1. Could you explain the significance of your article to the non-specialist? 

Surface-initiated polymer brushes have received considerable attention over the past 5-10 years as a means to modify surfaces with chemically and mechanically robust thin polymer films. With this review, we aim to highlight some of the recent developments in this field, with an emphasis on some of the unique properties of polymer brushes, which arise from the fact that polymers rather than small molecules are attached to a surface in very high grafting densities. 

 

2. What has motivated you to conduct this work? 

Switchable surface properties could be important for many different applications, including sensors and actuators, and our recent work on polyelectrolyte has opened new synthetic pathways to obtaining surfaces with properties that can be controlled over a very wide range in quite straightforward ways, while at the same time allowing different types of triggers (including electrical) to be used for switching. 

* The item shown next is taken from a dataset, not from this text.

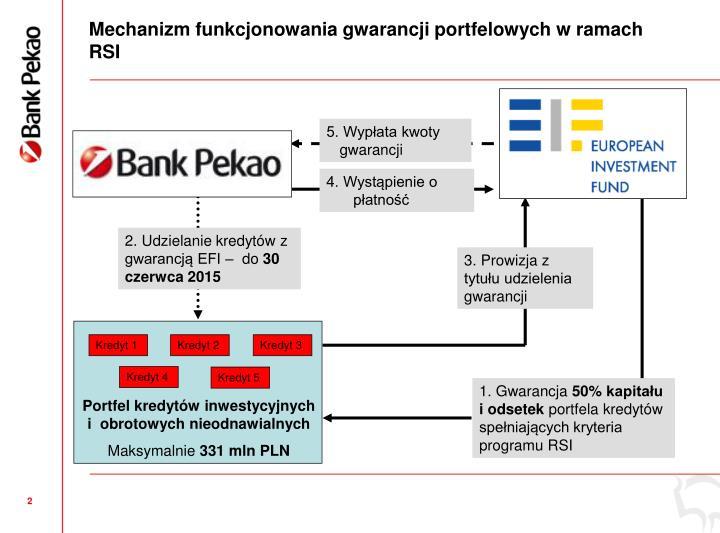Mechanizm funkcjonowania gwarancji portfelowych w ramach RSI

"Polymer brushes could play a major role in new developments in soft nanotechnology."
- Wilhelm Huck

 

3. Where do you see this work developing in the future? 

Polymer brushes could play a major role in new developments in soft nanotechnology, providing an interface between biology and inorganic semiconductor-based devices. At the same time, they could play active parts in such devices since they could provide a means to 'power' devices at the submicron level, by converting chemical energy into mechanical forces. 

 

4. Are there any particular challenges facing future research in this area? 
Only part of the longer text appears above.